Approximately 150 astronomers from around the country will
gather at the University of Chicago for a workshop April 2 to 5 to
ponder what sort of orbiting telescope should probe the universe at
optical and ultraviolet wavelengths once the Hubble Space Telescope’s
two-decade mission ends in 2010.

The workshop, titled “Hubble’s Science Legacy: Future
Optical-Ultraviolet Astronomy from Space,” is sponsored by the
Association of Universities for Research in Astronomy, the National
Aeronautics and Space Administration and the European Space Agency.

“For more than a decade the Hubble Telescope has been one of
the workhorses of astronomy,” said Michael Turner, a workshop
organizer and the Bruce and Diana Rauner Professor in Astronomy &
Astrophysics at the University of Chicago. “It has more than exceeded
the high expectations that everyone had for it, and it made
discoveries from our own backyard to the edge of the universe.”

Astronomers will meet at the workshop to devise a concept for
a new space telescope that will complement the Next Generation Space
Telescope and the ground-based optical capabilities that already
exist.

“There have been other workshops over the course of the last
15 years concerning the scientific case for the next step. The Next
Generation Space Telescope emerged from such a planning process,”
said Richard Kron, a conference organizer and Professor in Astronomy
& Astrophysics at the University of Chicago.

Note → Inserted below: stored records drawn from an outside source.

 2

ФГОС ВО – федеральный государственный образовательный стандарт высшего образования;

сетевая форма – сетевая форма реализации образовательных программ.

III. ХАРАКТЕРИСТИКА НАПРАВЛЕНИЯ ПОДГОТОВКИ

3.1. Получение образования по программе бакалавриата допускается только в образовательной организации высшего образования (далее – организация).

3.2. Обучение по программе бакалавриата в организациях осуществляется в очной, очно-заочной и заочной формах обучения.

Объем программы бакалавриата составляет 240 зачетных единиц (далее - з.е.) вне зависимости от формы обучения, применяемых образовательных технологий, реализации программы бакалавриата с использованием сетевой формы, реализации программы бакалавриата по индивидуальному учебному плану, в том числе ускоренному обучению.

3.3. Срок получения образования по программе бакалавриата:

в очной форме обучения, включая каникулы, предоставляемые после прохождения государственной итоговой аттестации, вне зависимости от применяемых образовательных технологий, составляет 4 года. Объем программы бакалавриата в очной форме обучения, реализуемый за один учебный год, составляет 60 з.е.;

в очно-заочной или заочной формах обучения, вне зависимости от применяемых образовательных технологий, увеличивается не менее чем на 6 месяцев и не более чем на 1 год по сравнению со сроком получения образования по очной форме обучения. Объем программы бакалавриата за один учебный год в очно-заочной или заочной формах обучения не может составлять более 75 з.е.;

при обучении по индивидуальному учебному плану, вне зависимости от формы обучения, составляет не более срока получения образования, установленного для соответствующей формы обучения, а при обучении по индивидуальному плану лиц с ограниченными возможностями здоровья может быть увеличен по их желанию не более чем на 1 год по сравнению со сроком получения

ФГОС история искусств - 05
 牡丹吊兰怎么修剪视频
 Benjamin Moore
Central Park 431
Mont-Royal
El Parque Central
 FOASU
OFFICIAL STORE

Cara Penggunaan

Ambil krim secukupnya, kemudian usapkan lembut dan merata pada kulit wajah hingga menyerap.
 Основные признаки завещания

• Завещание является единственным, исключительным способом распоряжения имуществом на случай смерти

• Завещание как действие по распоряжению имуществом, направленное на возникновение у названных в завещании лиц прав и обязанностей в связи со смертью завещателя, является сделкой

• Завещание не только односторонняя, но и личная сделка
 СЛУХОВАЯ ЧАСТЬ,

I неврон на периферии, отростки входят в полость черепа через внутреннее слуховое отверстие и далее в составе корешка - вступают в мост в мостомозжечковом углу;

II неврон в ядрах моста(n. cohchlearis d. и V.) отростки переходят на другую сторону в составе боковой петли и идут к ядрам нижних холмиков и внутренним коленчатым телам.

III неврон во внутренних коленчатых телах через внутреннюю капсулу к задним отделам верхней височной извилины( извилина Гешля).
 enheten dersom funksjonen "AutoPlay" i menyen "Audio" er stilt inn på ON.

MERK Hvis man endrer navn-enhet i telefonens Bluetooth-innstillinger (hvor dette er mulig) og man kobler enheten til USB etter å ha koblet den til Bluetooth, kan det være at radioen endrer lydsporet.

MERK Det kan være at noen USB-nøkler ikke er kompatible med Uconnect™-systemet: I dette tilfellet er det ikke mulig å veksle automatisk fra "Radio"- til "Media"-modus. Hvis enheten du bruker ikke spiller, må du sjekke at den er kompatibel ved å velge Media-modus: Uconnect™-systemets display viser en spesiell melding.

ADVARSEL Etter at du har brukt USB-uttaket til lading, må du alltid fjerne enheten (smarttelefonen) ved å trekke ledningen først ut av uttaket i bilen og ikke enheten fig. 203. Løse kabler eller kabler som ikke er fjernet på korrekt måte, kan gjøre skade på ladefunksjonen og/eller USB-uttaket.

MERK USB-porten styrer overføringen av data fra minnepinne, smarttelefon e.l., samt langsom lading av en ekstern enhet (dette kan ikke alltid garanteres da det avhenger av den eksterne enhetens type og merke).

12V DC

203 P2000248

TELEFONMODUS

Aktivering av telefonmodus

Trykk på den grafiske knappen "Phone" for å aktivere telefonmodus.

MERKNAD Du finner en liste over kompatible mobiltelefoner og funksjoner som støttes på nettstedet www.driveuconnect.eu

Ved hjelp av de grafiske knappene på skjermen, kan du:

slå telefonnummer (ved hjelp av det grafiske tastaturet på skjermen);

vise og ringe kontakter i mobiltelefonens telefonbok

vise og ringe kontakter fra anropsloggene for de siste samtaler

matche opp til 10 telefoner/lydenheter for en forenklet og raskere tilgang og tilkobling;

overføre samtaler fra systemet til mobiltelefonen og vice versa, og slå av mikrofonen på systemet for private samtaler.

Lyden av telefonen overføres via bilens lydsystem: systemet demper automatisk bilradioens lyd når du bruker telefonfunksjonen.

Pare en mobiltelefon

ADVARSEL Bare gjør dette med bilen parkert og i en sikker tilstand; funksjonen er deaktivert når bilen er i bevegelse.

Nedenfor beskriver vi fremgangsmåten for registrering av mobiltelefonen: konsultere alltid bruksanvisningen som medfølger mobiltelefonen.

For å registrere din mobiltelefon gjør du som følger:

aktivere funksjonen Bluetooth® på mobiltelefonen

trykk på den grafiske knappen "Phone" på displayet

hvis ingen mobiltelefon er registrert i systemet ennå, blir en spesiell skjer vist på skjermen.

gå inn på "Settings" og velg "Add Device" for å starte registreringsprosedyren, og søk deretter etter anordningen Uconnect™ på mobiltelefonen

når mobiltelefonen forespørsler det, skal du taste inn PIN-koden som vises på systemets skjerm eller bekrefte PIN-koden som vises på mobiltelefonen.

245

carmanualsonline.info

The Next Generation Telescope, scheduled for launch in 2009, will
scan the skies at infrared wavelengths. The Hubble Telescope studies
the universe at optical and ultraviolet wavelengths.

Hubble’s successor could go in any of several directions,
Turner said. One possibility is a wide-vision version of the Hubble
Telescope. Hubble itself peers deeply into only a small part of the
sky.

“Maybe you want to emphasize the ultraviolet. Ultraviolet is
something you just can’t do from Earth because of the atmosphere,”
Turner said. “The key thing is to find a concept that uses the
advantages of space -clarity of vision, good weather and 24-hour
viewing-and synergies with
the optical capabilities that will exist on the ground.”

Workshop participants will face some challenging issues, Kron said.

“You’ve got to think about the synergy between what this
thing could do and what all the many other experiments could do,”
Kron said. “It’s a tough problem, looking 20 years ahead, given that
things are so rapidly changing.”

“Hubble’s Science Legacy” is the second forward-looking
science workshop that the University of Chicago has hosted this year.
In January, approximately 200 particle physicists attended a linear
collider workshop in Chicago to discuss the possible construction of
a linear collider a decade from now. If built, the linear collider
would succeed the Large Hadron Collider, which is under construction
at CERN, the European Laboratory for Particle Physics.